--- Task material Enclosed Below ---

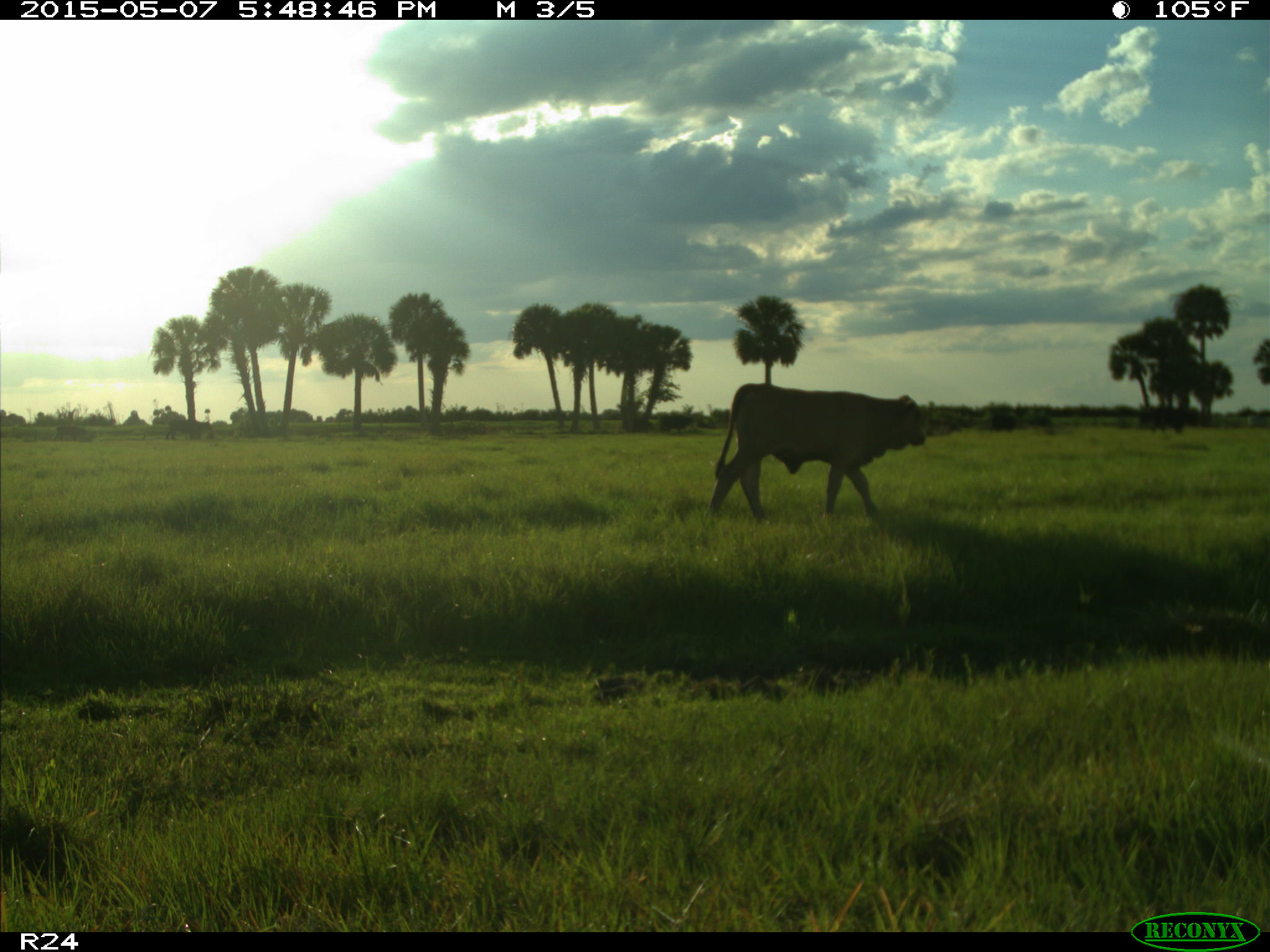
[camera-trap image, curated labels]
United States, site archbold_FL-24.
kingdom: Animalia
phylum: Chordata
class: Mammalia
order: Artiodactyla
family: Bovidae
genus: Bos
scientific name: Bos taurus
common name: domestic cow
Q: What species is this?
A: Bos taurus (domestic cow).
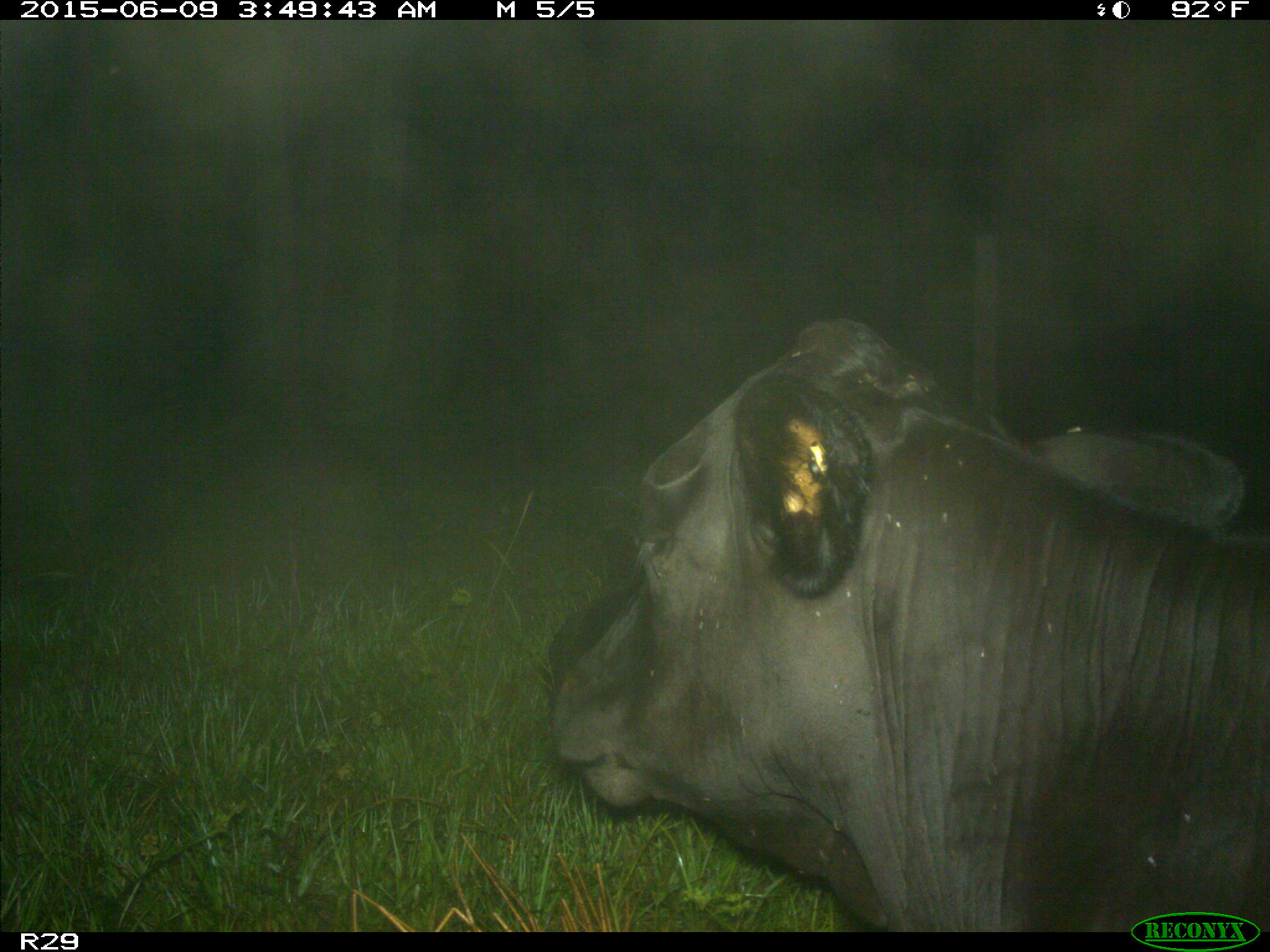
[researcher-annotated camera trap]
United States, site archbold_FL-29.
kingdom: Animalia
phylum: Chordata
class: Mammalia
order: Artiodactyla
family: Bovidae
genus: Bos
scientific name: Bos taurus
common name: domestic cow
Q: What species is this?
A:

--- End of Enclosed Task material ---

• **Problem to work on**
Beginning with the line that bears "A: Bos taurus (domestic cow).", output each line through the last line of the listing exactly, and no others; skip the pictures.

• **Answer box**
A: Bos taurus (domestic cow).
[researcher-annotated camera trap]
United States, site archbold_FL-29.
kingdom: Animalia
phylum: Chordata
class: Mammalia
order: Artiodactyla
family: Bovidae
genus: Bos
scientific name: Bos taurus
common name: domestic cow
Q: What species is this?
A:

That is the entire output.